Change of arrival route
In 2019, a difference could already be seen compared to the previous year in the route that the refugees followed to enter Europe. While Spain and Italy saw a decrease of more than 50% in the number of migrants, Greece saw an increase of almost 48%. So nowadays they enter Europe via the east rather than the west of the Mediterranean.
Gloomy prospects for the future
For many refugees entering Europe via the Canary Islands, the future is very uncertain. Waiting a year or more to continue travelling to the Spanish mainland is not unusual. And that time is in addition to the many months they have already been on the road from their home country.

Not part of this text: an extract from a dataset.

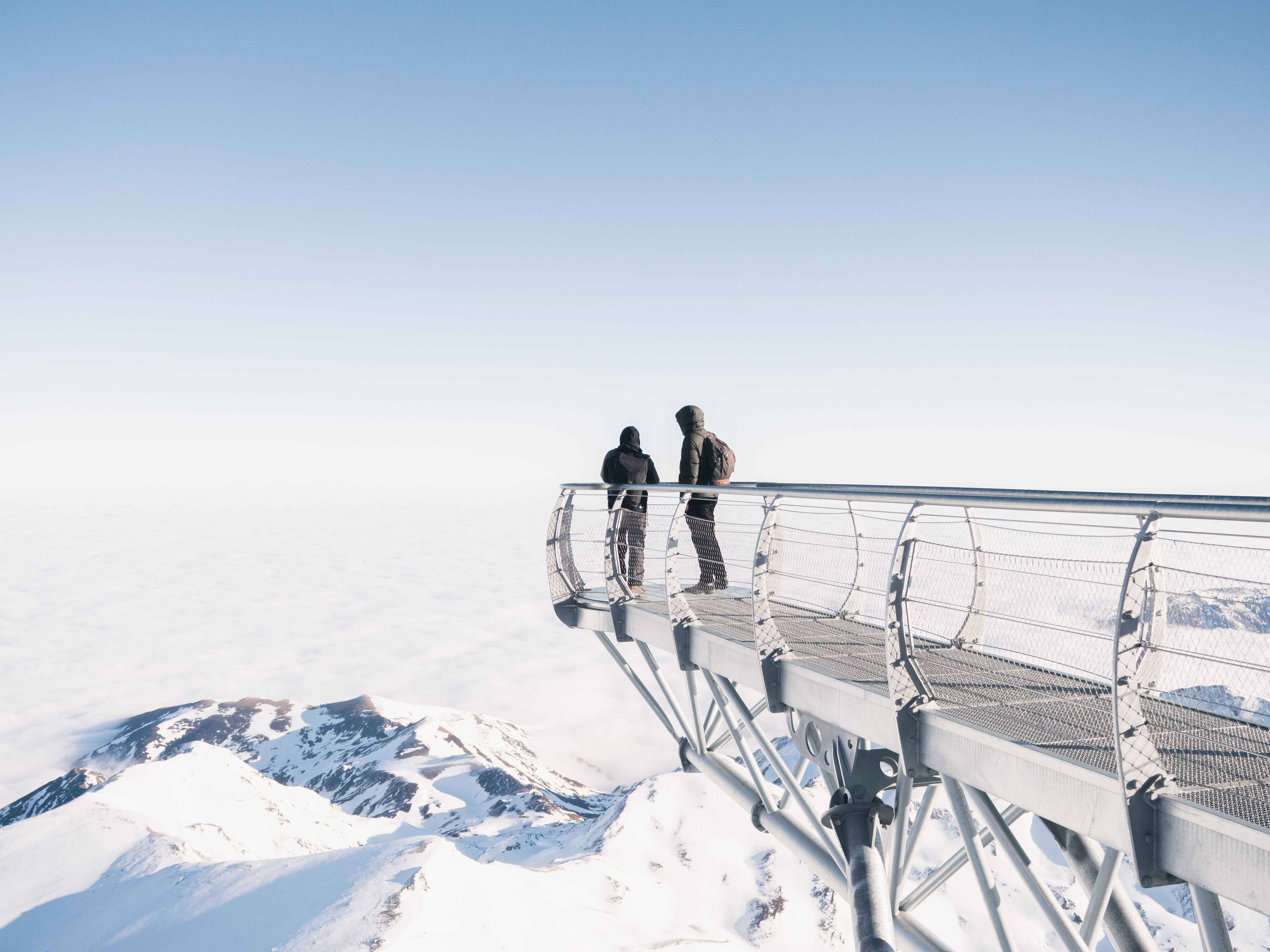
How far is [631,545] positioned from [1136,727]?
23.4ft

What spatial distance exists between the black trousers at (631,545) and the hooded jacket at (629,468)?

The Spanish government is trying, with support and funding from the EU, to receive some 9,000 migrants in large refugee camps in Gran Canaria, Tenerife and Fuerteventura. In doing so, the government tries to limit the number of new arrivals and to facilitate returns to the country of origin. However, returning them is not always easy, as hundreds of refugees come from countries with which there is no return agreement or from countries to which it is very difficult to return them. The reception of vulnerable refugees is also not going smoothly. By 2020, only 2,168 vulnerable refugees were transferred to reception centres on the Spanish mainland, and the waiting time has increased to several months. Vulnerable refugees include women with children, sick people and asylum applicants.
Under pressure from the Canary Islands and the problems caused by the large number of refugees on the islands, the Spanish government is now going to speed up the flow by allowing 3,500 migrants to travel to the mainland.
2020 was not gloomy for everyone
Some 9,000 of the 23,000 refugees who reached the Canary Islands last year have now travelled to mainland Spain. This was the people who had their passport in order and were therefore free to travel on. But since December 10, the government has put a stop to this after images surfaced of migrants arriving in large numbers in provinces where severe corona measures were in place, including travel restrictions. With this flow stop, the Canary Islands will become a new ‘waiting room’ for the Spanish Ministry of the Interior, just like Ceuta and Melilla have been for years.